A Maldição de Bly Manor e a dor de um amor perdido

 A segunda obra de Mike Flanagan em parceria com a Netlfix tem algumas semelhanças com a primeira e chegou em 2020. Assim como “A Maldição da Residência Hill”, Bly Manor aborda uma casa compostas por fantasmas e os saltos temporais não são novidade, já que a série também é feita entre o passado e o presente.
 
A trama é baseada na obra de Henry James, “The Turn Of The Screw”, de 1898. A história acompanha Dani (Victoria Pedretti), uma jovem americana que é contratada para educar e tomar conta de Flora e Miles que ficaram órfãos recentemente. A moça se muda para a casa de campo da família – a Mansão Bly. No decorrer de seus longos episódios, são revelados segredos da família, dos funcionários e da própria casa.
 
 O principal da série é a incerteza, porque é possível prever que algo está errado, mas não dá para desvendar logo o que é. Assim, fica aquela sensação angustiante de que a qualquer momento algo pode acontecer. O terror se apresenta já na história em si e nas figuras e almas perdidas que vagueiam por Bly Manor.

Flanagan mais uma vez surpreende ao colocar em seu trabalho ensinamentos sobre o tempo: como momentos mudam o curso da vida e não voltam. Contudo, mais do que isso, o diretor e cineasta cria uma história de amor. Relatos sobre amores perdidos, esquecidos ou enlouquecidos são contados ao longo dos episódios e é ressaltado como é fácil e rápido perder um ente querido.

Midnight Mass e a obsessão religiosa

O mais recente projeto de terror sobrenatural e o mais pessoal, segundo o diretor, estreou mês passado. “Midnight Mass” é um trabalho autoral de Flanagan. Antes de seu lançamento, ele relatou que está há três anos sóbrio e, devido ao projeto, conseguiu enfrentar seus próprios fantasmas e demônios.

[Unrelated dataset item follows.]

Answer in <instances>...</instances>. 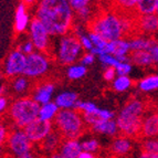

A nova minissérie mistura horror e religião, abordando o quanto pode ser perigoso o fanatismo religioso. É narrado a história de uma comunidade pesqueira católica que vive isolada em uma ilha próxima à costa com 127 habitantes. Nesse contexto, Riley Flynn (Zach Gilford) é obrigado a voltar a morar com a família nesse local, após se envolver em um acidente e ficar quatro anos na prisão. No mesmo dia chega o padre Paul Hill (Hamish Linklater) que rapidamente conquista as pessoas da cidade.


Então, eventos misteriosos começam a ocorrer e a comunidade passa a vê-los como milagres. Assim, é mostrado como pessoas cegas pela fé podem ser facilmente manipuladas e levadas à destruição.

Esses fenômenos estranhos e desconhecidos são utilizados como ferramenta para causar discórdia entre a comunidade. Em cada episódio, o conflito entre os moradores da ilha vai tomando proporções cada vez mais violentas e extremistas à medida que outros feitos aparecem.

De acordo com Yris da Silva, fã do gênero terror, “Midnight Mass” é bem diferente das outras suas obras, já que é uma análise da fé e das diferenças interpretações religiosas. “É uma grande reflexão de como falsos profetas tiram vantagem da fé cega para manipular fiéis fervorosos” relata ela, além de afirmar que, assim como na série, na vida real esses líderes religiosos se utilizam do medo alheio perante o desconhecido para controlar as pessoas.

Nessa terceira vez, Flanagan direciona a série para um caminho e consegue reforçar que o fanatismo religiosa, aliado ao preconceito e à intolerância, pode ser perigoso. Ele assusta o público ao trabalhar com o comportamento humano, mostrando como aqueles que se denominam “bons cristãos” podem ser perversos e intolerantes, a partir da palavra distorcida de Deus. 


Mike Flanagan, portanto, tornou-se um grande contador de histórias da atualidade e se efetivou como um dos realizadores mais interessantes do cenário do entretenimento. E ainda tem mais por vir: sua próxima série será baseada em um livro de Christopher Pike, publicado originalmente em 1994 e tem lançamento previsto para 2022.